Hay perfección en un instante y entonces yo me cuelgo de la belleza que es sólo verdaderamente bella porque se le deja ser, sin la presión de repetirse, de ensayarse, de buscarse, de recrearse.
Es un instante, es un momento y, sin embargo, a la larga, no nos quedamos más que con recuerdos. He estado incluso pensando en que en verdad no vale la pena quedarse. No vale la pena habitar en el abrazo de nadie. Abrazos cualquiera puede conseguirlos en cualquier otra persona.
Nadie es particularmente especial. Camino por el pasillo más lúgubre que existe. Hay un indigente tirado en lo que parecen ser escaleras a la mitad del camino. Él sólo balbucea. Es inofensivo.

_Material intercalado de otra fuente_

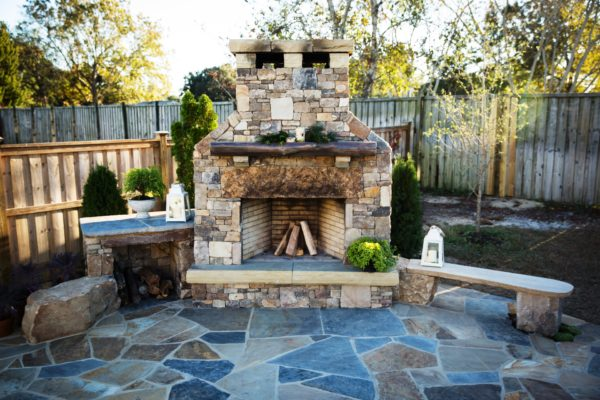 stone outdoor fireplace on flagstone patio with stone bench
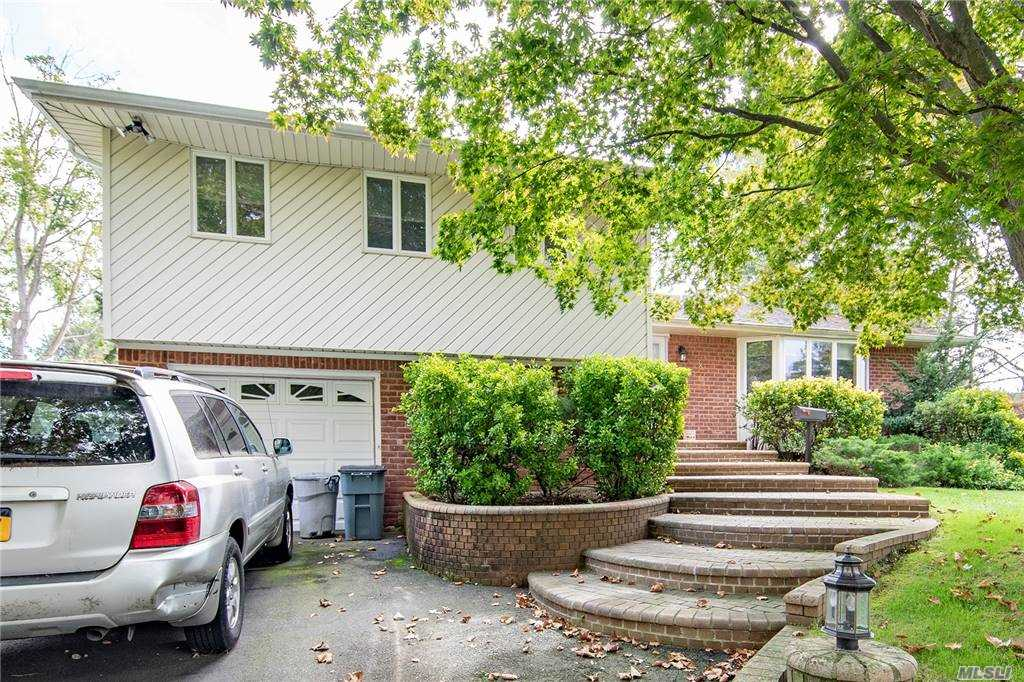 Well Maintained Split Level Home in the Sought out Triangle Section of Melville! 4 Bedrooms, 2.5 baths, Eat in Kitchen, Gas Cooking and Heat, Formal Dining Rm, Living Rm, Master Bedroom with Full Bath and 2 Big Closets, Spacious Den, 4th Bedroom on Lower Level, Finished Basement with Laundry, One Car Garage with Expanded Driveway, Beautifully Landcaped and Fenced in Backyard, Attic Storage, 3 Zone Heat, Inground Sprinklers, and More! Won't Last!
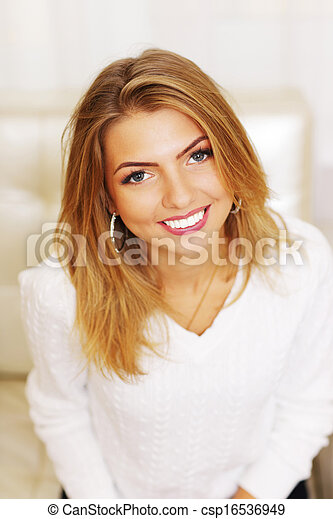 Closeup portrait of a young cheerful woman - csp16536949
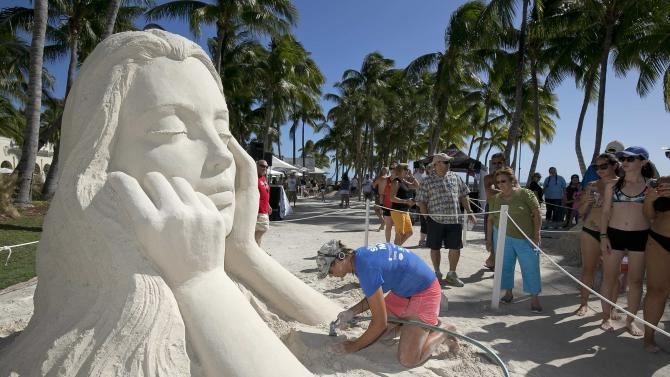 Susanne Ruseler puts finishing touches on her sand art entry at the International Sand Art Competition , in Key West, Florida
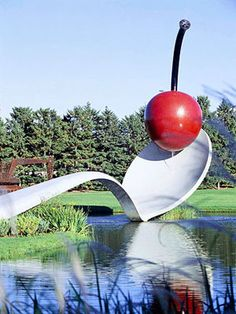 Claes Oldenburg and Coosje van Bruggen's Spoonbridge and Cherry @ Walker Art Center and Minneapolis Sculpture Garden.    Check out 14 Top Attractions in the Twin Cities -> http://www.midwestliving.com/travel/destination/minnesota/twin-cities-attractions/#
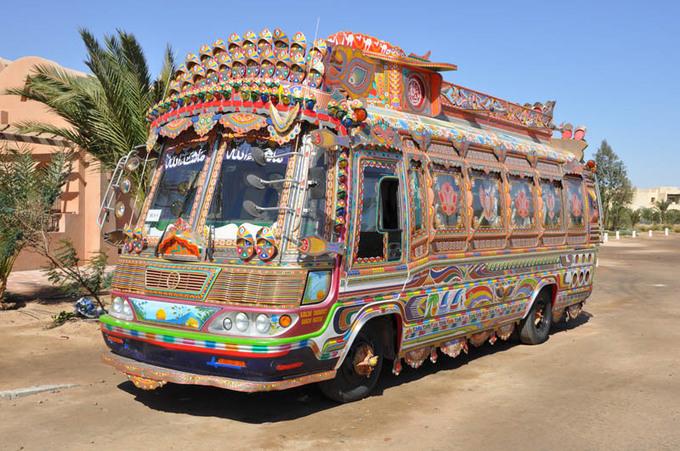 """Ngoài những chiếc xe tải, nhiều phương tiện khác ở Pakistan cũng được trang trí lộng lẫy không kém như xe bus hay xe kéo. Chiếc xe chở khách với anh chàng phụ xe trong chiếc áo truyền thống giữa hàng ngàn nét cọ nâu, vàng, đỏ, trắng trông đậm chất """"điện ảnh""""."""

Subo esas escaleras. Porque el peligro nunca me ha dado miedo. Porque disfruto sentir la navaja presionando mi garganta sin penetrarla e incluso me da impaciencia y ansiedad el saber que no morí, que me intentaron matar y que yo tengo que seguir viviendo. Me subo al ataúd de ese cadáver, miro desde arriba, estoy ahí enamorada de un hombre muerto, un hombre que no existe y no ha existido, estoy enamorada de la nada, el amor está muerto, el amor murió. Nada existe, una luz blanca cegadora me absorbe. Y yo me entrego sin resistencia. Todo con tal de salir de allí. Para siempre.